## GOAL
Write out the material again with every occurrence of "camera" changed to "lens" and everything else unchanged. Leave out the pictures.
◆ ◆ ◆ ◆
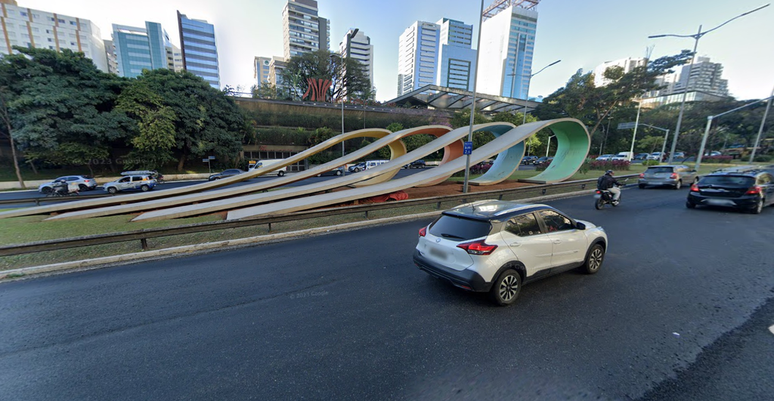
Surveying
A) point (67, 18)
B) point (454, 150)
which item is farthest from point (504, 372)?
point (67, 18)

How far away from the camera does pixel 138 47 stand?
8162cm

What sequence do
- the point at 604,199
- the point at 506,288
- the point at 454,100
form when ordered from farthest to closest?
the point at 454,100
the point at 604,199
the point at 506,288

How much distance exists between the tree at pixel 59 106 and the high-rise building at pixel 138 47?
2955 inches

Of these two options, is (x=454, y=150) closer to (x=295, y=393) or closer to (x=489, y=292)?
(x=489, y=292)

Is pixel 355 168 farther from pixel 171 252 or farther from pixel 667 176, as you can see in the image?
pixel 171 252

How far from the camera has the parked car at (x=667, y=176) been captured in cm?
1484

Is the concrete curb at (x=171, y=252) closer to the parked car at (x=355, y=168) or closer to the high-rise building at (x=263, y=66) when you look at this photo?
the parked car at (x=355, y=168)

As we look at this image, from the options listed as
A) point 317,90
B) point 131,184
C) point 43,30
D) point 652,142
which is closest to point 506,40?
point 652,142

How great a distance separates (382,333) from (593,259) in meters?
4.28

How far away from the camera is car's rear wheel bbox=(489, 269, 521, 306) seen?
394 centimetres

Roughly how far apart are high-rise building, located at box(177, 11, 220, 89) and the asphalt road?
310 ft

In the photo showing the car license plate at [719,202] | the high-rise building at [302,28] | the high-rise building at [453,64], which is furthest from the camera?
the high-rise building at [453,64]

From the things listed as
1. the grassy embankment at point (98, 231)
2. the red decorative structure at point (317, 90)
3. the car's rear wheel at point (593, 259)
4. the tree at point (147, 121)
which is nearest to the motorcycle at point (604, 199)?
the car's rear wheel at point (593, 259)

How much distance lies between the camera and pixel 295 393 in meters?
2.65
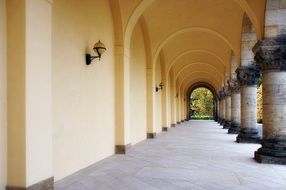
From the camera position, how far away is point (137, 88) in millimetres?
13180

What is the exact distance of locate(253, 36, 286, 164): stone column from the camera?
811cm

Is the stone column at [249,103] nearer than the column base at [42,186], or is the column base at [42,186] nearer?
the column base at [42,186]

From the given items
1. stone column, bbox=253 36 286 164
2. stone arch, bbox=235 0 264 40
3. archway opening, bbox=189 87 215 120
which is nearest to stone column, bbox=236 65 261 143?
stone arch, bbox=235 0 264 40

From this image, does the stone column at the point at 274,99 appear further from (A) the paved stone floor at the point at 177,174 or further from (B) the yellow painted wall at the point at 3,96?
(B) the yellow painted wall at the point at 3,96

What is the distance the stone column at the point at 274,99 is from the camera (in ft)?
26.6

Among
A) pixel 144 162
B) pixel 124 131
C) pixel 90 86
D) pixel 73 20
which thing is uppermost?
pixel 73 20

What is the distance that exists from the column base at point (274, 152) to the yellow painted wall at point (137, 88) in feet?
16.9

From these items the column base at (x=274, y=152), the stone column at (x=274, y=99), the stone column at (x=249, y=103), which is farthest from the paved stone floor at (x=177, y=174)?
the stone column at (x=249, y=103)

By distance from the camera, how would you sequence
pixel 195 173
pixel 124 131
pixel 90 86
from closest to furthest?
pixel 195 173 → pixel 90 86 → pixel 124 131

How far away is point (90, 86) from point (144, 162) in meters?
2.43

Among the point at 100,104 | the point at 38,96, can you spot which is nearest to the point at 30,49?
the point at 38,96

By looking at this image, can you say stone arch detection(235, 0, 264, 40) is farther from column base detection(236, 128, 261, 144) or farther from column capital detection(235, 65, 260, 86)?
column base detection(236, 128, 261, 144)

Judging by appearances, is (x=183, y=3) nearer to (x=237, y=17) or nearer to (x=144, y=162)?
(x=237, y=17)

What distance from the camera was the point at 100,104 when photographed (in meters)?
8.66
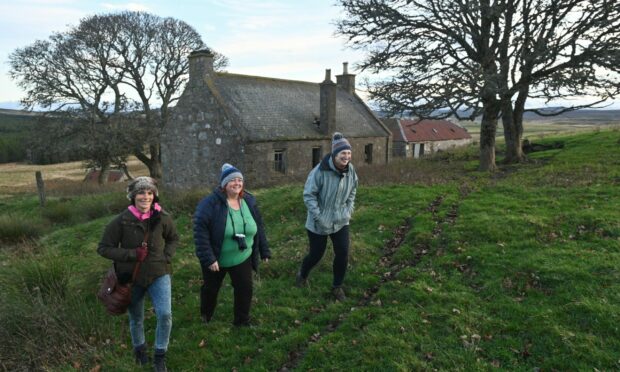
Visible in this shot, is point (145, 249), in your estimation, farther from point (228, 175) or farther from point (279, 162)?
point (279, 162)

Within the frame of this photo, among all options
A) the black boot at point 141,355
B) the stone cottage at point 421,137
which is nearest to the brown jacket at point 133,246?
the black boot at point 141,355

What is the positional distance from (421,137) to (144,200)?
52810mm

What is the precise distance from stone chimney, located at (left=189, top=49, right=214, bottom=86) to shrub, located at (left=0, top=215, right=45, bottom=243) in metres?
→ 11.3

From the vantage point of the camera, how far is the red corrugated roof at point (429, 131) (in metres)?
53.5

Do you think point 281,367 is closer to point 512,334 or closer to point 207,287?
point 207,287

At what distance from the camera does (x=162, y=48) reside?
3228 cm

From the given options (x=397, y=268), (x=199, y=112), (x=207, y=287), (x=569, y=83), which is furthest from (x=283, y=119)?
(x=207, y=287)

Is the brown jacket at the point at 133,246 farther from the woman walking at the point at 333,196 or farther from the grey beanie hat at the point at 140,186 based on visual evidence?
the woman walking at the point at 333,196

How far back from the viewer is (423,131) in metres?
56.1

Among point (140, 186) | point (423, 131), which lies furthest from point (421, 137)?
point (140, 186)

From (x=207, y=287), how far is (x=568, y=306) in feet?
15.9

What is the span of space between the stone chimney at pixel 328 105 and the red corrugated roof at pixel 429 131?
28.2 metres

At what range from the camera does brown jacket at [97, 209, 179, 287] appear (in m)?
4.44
◆ ◆ ◆ ◆
## CORRECT RESULT
Surveying
A) point (67, 18)
B) point (454, 150)
which item is farthest from point (504, 372)?
point (67, 18)

How far away from the lens does pixel 138 47 stand?
8162cm

What sequence do
- the point at 604,199
- the point at 506,288
- the point at 454,100
form when ordered from farthest to closest?
the point at 454,100
the point at 604,199
the point at 506,288

How much distance exists between the tree at pixel 59 106 and the high-rise building at pixel 138 47?
2955 inches

Of these two options, is (x=454, y=150) closer to (x=295, y=393) or closer to (x=489, y=292)?
(x=489, y=292)

Is pixel 355 168 farther from pixel 171 252 or farther from pixel 667 176, as you can see in the image?
pixel 171 252

How far from the lens has the parked car at (x=667, y=176) been captured in cm?
1484

Is the concrete curb at (x=171, y=252) closer to the parked car at (x=355, y=168) or closer to the high-rise building at (x=263, y=66) when you look at this photo?
the parked car at (x=355, y=168)

As we look at this image, from the options listed as
A) point 317,90
B) point 131,184
C) point 43,30
D) point 652,142
which is closest to point 506,40?
point 652,142

How great a distance separates (382,333) from (593,259) in meters?
4.28

How far away from the lens is car's rear wheel bbox=(489, 269, 521, 306) seen?
394 centimetres

Roughly how far apart are high-rise building, located at box(177, 11, 220, 89) and the asphalt road?
310 ft

In the photo showing the car license plate at [719,202] | the high-rise building at [302,28] | the high-rise building at [453,64], which is furthest from the lens?
the high-rise building at [453,64]

From the things listed as
1. the grassy embankment at point (98, 231)
2. the red decorative structure at point (317, 90)
3. the car's rear wheel at point (593, 259)
4. the tree at point (147, 121)
which is nearest to the motorcycle at point (604, 199)?
the car's rear wheel at point (593, 259)

How much distance lies between the lens and pixel 295 393 in meters?
2.65
From the lens position, how far away is point (137, 88) in millimetres?
13180

What is the exact distance of locate(253, 36, 286, 164): stone column from the lens?
811cm

Is the stone column at [249,103] nearer than the column base at [42,186], or is the column base at [42,186] nearer?
the column base at [42,186]

From the given items
1. stone column, bbox=253 36 286 164
2. stone arch, bbox=235 0 264 40
3. archway opening, bbox=189 87 215 120
which is nearest to stone column, bbox=236 65 261 143?
stone arch, bbox=235 0 264 40

From this image, does the stone column at the point at 274,99 appear further from (A) the paved stone floor at the point at 177,174 or further from (B) the yellow painted wall at the point at 3,96?
(B) the yellow painted wall at the point at 3,96

What is the distance the stone column at the point at 274,99 is from the lens (in ft)?
26.6

Among
A) pixel 144 162
B) pixel 124 131
C) pixel 90 86
D) pixel 73 20
which thing is uppermost?
pixel 73 20

What is the distance that exists from the column base at point (274, 152) to the yellow painted wall at point (137, 88) in feet?
16.9

From these items the column base at (x=274, y=152), the stone column at (x=274, y=99), the stone column at (x=249, y=103), which is farthest from the paved stone floor at (x=177, y=174)?
the stone column at (x=249, y=103)

By distance from the lens, how would you sequence
pixel 195 173
pixel 124 131
pixel 90 86
from closest to furthest?
pixel 195 173 → pixel 90 86 → pixel 124 131

How far away is point (90, 86) from point (144, 162) in meters?
2.43

Among the point at 100,104 | the point at 38,96, can you spot which is nearest to the point at 30,49?
the point at 38,96

By looking at this image, can you say stone arch detection(235, 0, 264, 40) is farther from column base detection(236, 128, 261, 144) or farther from column capital detection(235, 65, 260, 86)?
column base detection(236, 128, 261, 144)

Judging by appearances, is (x=183, y=3) nearer to (x=237, y=17) or nearer to (x=144, y=162)?
(x=237, y=17)

What distance from the lens was the point at 100,104 when photographed (in meters)?
8.66
Visible in this shot, is point (145, 249), in your estimation, farther from point (228, 175) or farther from point (279, 162)?
point (279, 162)

Within the frame of this photo, among all options
A) the black boot at point 141,355
B) the stone cottage at point 421,137
which is nearest to the brown jacket at point 133,246?
the black boot at point 141,355

What is the positional distance from (421,137) to (144,200)?
52810mm

What is the precise distance from stone chimney, located at (left=189, top=49, right=214, bottom=86) to shrub, located at (left=0, top=215, right=45, bottom=243) in metres?
→ 11.3

From the vantage point of the lens, how far is the red corrugated roof at point (429, 131) (in metres)?
53.5

Do you think point 281,367 is closer to point 512,334 or closer to point 207,287?
point 207,287

At what distance from the lens does (x=162, y=48) reside?
3228 cm

From the given options (x=397, y=268), (x=199, y=112), (x=207, y=287), (x=569, y=83), which is furthest from (x=283, y=119)?
(x=207, y=287)

Is the brown jacket at the point at 133,246 farther from the woman walking at the point at 333,196 or farther from the grey beanie hat at the point at 140,186 based on visual evidence?
the woman walking at the point at 333,196

How far back from the viewer is (423,131) in metres?
56.1

Among point (140, 186) | point (423, 131), which lies furthest from point (421, 137)?
point (140, 186)

From (x=207, y=287), how far is (x=568, y=306) in feet?
15.9

What is the span of space between the stone chimney at pixel 328 105 and the red corrugated roof at pixel 429 131?
28.2 metres

At what range from the lens does brown jacket at [97, 209, 179, 287] appear (in m)?
4.44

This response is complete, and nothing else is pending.